My counselor said I have no chance at any, but I just wanted a second opinion to be sure
I’m a girl who lives in India and am of Indian origin, but my passport is American.
I’m applying engineering undecided (wanted to apply electrical engineering or comp, but I was told that they were too competitive)

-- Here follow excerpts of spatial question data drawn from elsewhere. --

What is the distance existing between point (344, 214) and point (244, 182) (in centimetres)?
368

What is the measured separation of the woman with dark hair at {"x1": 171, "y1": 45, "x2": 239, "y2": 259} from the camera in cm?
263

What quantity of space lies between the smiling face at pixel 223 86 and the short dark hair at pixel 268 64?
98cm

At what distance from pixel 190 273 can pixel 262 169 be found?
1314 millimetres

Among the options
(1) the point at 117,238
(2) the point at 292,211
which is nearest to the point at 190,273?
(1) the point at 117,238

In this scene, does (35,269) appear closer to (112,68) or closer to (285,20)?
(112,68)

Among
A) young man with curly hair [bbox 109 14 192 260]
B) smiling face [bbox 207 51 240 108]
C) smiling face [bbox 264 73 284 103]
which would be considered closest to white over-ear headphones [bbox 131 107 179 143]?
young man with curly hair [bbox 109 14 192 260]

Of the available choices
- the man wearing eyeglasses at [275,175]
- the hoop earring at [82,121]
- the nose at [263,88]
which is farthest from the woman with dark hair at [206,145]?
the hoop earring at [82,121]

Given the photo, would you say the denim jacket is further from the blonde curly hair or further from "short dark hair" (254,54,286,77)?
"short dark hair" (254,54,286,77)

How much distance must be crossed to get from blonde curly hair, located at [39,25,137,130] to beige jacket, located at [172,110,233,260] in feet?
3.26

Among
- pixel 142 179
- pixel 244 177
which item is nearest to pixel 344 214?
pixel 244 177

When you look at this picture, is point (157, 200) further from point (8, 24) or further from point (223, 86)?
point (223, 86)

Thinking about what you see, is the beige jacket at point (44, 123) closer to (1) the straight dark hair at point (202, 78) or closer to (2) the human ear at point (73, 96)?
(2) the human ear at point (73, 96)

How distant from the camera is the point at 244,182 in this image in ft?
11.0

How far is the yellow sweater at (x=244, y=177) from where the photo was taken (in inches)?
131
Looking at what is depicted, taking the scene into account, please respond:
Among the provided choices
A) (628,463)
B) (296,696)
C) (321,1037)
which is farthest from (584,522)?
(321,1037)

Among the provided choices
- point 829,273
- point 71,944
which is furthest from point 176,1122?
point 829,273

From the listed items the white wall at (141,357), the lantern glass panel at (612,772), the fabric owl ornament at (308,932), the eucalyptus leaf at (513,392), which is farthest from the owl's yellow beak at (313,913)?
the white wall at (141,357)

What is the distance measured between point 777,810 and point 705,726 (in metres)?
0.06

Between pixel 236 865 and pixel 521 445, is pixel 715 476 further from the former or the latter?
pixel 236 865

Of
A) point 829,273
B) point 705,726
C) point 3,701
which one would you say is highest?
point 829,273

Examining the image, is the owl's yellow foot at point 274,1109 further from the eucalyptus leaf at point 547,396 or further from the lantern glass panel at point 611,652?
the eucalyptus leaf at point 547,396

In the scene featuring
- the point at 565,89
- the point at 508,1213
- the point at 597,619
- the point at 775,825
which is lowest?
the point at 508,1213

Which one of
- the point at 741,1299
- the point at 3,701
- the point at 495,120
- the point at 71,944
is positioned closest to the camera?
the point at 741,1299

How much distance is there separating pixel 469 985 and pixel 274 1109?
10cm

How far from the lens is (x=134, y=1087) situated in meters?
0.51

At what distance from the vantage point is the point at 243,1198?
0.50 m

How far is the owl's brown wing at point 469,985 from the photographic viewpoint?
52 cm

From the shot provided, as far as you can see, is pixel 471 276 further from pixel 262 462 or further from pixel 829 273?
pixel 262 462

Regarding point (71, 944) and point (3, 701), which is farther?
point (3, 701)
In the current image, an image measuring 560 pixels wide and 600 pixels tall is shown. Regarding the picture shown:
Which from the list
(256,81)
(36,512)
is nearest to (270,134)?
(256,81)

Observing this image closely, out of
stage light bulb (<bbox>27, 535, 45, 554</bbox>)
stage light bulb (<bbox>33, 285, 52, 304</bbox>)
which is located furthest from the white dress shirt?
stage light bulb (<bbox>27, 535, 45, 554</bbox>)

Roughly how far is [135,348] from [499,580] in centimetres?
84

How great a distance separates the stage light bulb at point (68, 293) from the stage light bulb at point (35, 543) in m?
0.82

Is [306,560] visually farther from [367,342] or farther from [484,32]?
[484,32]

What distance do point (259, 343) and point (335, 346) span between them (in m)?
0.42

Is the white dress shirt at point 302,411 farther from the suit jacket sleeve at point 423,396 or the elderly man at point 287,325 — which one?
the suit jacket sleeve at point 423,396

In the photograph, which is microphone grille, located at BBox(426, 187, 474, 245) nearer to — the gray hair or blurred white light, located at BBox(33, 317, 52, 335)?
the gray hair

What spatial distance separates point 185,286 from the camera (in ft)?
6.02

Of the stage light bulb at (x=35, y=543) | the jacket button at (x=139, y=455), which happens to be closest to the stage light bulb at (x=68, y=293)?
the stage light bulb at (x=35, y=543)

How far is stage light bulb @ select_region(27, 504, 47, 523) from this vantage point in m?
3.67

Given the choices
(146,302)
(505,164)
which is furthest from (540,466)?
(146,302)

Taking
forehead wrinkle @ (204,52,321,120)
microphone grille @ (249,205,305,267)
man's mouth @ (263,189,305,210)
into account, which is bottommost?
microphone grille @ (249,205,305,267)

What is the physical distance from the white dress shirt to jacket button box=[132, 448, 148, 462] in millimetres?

extracurricular: lead a few volunteer work projects, had a career related internship, took a few computer courses out of school etc
SAT scores-
sat 1: 2150 (780 M 700 CR, 670 W)
math level 2 : 800
physics : 780
GPA-
I’m in an IB school, so I don’t really have a GPA… Here’s my IB predicted’s if that helps (each subject is out of 7)-
English A standard level :6
Spanish B standard level: 7
Math higher level : 6
Chemistry standard level: 7
Computer science higher level: 7
Physics higher level: 6
total = 39/42
As a non-resident, you do not qualify for instate tuition at the UC’s. Your American passport proves that you are American but that does not qualify you for California rates and fees. Fees will be $55K per year.
Your SAT scores are not competitive for those two schools. Try some mid tier schools.
I think you’re into all of them. Honestly.
I think you have a decent chance at UCLA. Your 2150 SAT is in the middle of admitted students and in the top 25% of students who enrolled, according to the latest (2014) Admitted Student Profile (25/75 percentiles):
Applicants: 1,640-2,060
Admits: 1,940-2,240
Enrolled: 1,790-2,150
Good luck!
You’ll probably get in to either UCLA or Berkeley if you don’t apply to the most selective schools: EECS / College of Chemistry at Berkeley or CS at CMU (almost impossible). Apply as a US Citizen. You might want to consider applying to schools with greater financial aid if your family income is <$250K/yr. Your IB is good enough for most highly selective schools, improving your SAT to 2250+ or ACT to 33+ would give you a better chance.
For UCLA at least, “undecided” is the worst major selection as far as acceptance rate. Click on the fall 2014 report on this page:
http://www.seasoasa.ucla.edu/enrollment-degree-statistics-new/
You’d be better off with EE at UCLA (25.1% vs. 10.5%). I don’t believe the other UCs provide acceptance data by major. CMU might.